Yesterday Mr Moran said the proposed restructuring of the company was the only way to protect the company's core assets and to create the best prospects for employees and creditors.
He said he wished to repeat his regret that events had unfolded as they had. "This is a sad occasion, but we must do what is right. We are all shareholders and we have all suffered."
Shareholder Patrick Lee said he invested in IWP in the wake of the comment by Mr Moran in the 2005 annual report that trading was "encouraging". He wanted to know what was the basis for that comment.
Mr Moran said he did not want to be flippant but if Tipperary was beaten by Kerry by only two goals, Tipperary would consider that encouraging.
Financial director Paul O'Brien said: "The company is over-geared, that is why we are all here." He said the €16 million in fees, mostly legal fees, which the company had incurred in the course of its difficulties, would not have been enough to pay interest on the company's debt for four years, as suggested by Mr Lee.
Mr Moran said he would be selling his shares rather than retaining them.

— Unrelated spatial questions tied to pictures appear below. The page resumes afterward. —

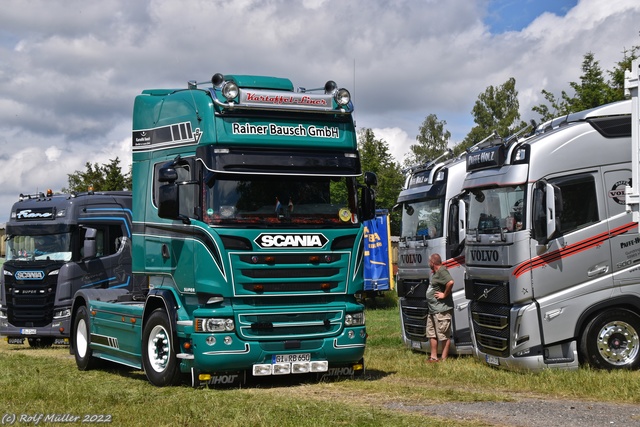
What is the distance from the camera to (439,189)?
17609 millimetres

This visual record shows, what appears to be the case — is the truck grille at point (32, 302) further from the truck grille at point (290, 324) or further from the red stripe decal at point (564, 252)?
the red stripe decal at point (564, 252)

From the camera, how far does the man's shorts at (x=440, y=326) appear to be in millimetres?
16531

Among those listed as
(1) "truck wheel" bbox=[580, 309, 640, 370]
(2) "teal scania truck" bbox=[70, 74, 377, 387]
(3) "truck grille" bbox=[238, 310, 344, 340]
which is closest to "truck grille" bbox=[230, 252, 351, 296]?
(2) "teal scania truck" bbox=[70, 74, 377, 387]

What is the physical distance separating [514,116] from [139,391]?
67.6m

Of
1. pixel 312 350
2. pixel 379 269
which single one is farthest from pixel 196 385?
pixel 379 269

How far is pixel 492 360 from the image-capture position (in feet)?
48.9

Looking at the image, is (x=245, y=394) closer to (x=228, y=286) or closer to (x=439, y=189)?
(x=228, y=286)

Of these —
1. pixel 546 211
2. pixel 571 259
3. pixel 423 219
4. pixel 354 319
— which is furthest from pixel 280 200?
pixel 423 219

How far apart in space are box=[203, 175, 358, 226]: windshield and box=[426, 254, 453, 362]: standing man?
348cm

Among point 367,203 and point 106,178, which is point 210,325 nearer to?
point 367,203

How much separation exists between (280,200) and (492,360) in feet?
14.1

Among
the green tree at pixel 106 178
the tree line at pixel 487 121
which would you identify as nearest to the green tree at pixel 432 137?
the tree line at pixel 487 121

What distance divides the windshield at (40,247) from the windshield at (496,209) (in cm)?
1075

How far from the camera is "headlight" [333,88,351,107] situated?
13672 millimetres
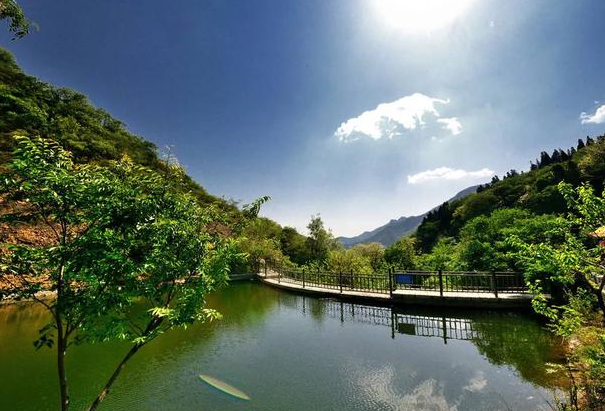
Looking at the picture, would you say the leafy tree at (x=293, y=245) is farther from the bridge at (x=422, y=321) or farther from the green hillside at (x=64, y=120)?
the bridge at (x=422, y=321)

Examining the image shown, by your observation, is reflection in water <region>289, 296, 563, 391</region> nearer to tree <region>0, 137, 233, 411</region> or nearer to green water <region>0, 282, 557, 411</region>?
green water <region>0, 282, 557, 411</region>

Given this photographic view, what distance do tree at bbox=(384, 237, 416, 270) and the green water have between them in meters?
10.7

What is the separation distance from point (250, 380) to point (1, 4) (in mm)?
9355

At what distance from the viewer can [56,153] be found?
3.13 meters

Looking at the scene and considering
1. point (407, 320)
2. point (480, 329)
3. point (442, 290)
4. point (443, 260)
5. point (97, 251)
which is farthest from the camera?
point (443, 260)

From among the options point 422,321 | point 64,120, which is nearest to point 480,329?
point 422,321

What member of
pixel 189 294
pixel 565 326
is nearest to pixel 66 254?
pixel 189 294

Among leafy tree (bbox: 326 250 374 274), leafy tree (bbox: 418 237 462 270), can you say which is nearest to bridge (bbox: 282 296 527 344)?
leafy tree (bbox: 418 237 462 270)

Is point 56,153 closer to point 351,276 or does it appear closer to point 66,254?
point 66,254

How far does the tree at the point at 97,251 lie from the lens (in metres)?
2.82

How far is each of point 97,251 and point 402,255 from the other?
901 inches

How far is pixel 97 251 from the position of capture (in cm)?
288

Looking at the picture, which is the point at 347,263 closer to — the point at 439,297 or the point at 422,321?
the point at 439,297

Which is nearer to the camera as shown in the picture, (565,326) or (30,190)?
(30,190)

Asked after the meeting, he would not say how much he had spent for his 11.4 million shares, he said he didn't want to remember. "It's history."
He said that with hindsight the board should have accepted the MBO offer, but at the time it believed the company would make increased profits in the years ahead. The offer had included certain conditions, including performance up to a certain date, and the deal might not have gone ahead.
The company employs 1,600 people, mostly in the UK. Interim chief executive Alex Sorokin, who has 20 years experience in restructuring companies, said it was too early to say if these numbers would change.